Noticed
Yesterday, something kind of amazing happened. My boss came up to tell me something and looked at me and was talking about work and then interrupted herself and said something like, “Are you losing weight or something crazy like that?” She threw me so much that I just blinked and stared and then asked her about the first thing she had said. I guess it was the way she asked, and the fact that my whole class was right there behind me. It just was not the time or place to get into it. Anyway, someone noticed! Woohoo. And it only took 42 pounds. Eesh.
One of my exes used to get on me all of the time about not being able to accept a compliment. I realized last night why that is. When my mother says I look nice, I cringe and say thank you. You see, all of my life my mother has been complimenting us kids. “You did really great!” “You look so pretty!” et cetera. Now, do not get me wrong, I do not think it is bad to do that for your kids but she was so over-complimentary especially in times which it was not true. There are times when I may feel pretty or may feel ugly, but there are some things that are just obvious. “My hair looks so stringy and gross” “Your hair looks beautiful!” “I do not fit into large anymore” “You are so skiiny, you just have broad shoulders” et cetera.

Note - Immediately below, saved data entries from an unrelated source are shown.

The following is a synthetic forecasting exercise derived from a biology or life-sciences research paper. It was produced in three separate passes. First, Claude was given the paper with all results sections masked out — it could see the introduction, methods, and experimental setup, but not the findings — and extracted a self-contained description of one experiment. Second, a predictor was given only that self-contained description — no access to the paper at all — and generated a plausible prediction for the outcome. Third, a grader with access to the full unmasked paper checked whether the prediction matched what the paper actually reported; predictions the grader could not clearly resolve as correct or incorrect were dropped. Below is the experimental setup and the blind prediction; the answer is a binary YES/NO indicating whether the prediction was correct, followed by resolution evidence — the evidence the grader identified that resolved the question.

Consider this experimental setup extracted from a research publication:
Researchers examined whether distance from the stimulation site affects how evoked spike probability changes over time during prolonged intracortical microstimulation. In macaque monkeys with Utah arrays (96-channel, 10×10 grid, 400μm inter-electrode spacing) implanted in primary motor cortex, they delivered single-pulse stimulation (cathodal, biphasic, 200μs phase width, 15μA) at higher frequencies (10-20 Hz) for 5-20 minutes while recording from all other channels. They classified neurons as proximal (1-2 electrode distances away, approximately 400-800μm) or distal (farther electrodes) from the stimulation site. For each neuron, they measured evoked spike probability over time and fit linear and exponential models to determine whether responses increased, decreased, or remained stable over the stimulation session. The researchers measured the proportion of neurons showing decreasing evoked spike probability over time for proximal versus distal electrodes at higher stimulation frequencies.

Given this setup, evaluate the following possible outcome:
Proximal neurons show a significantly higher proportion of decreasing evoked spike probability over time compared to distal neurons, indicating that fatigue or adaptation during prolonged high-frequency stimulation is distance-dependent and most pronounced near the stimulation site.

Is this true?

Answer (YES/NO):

Anyway, without getting into it too much more, I basically learned that when someone gave you a compliment it was a way to try to make you not see the obvious. It is kind of like crying wolf. She did it so much when it was not true, that when it is/was true, it had no impact or believability.
I have a feeling I am never really going to be able to get past that and take a compliment as a compliment.
I start a new class next week and it is 6 weeks long. I am very excited to use this time as a mini-goal and see what I can accomplish in 6 weeks. I should be about 156 when the class starts, so I should be able to hit 150 without too much problem, but I will shoot for 144. That would be really cool! I am getting closer to goal, so it might take longer, but I will give it a shot.


I understand what you are saying. I can’t take a compliment because I think people are just being nice. Before you can accept a compliment, you have to be able to compliment yourself. That is awesome that someone noticed your weight loss! I might not accept it very well either but I would be ecstatic on the inside! Way to go!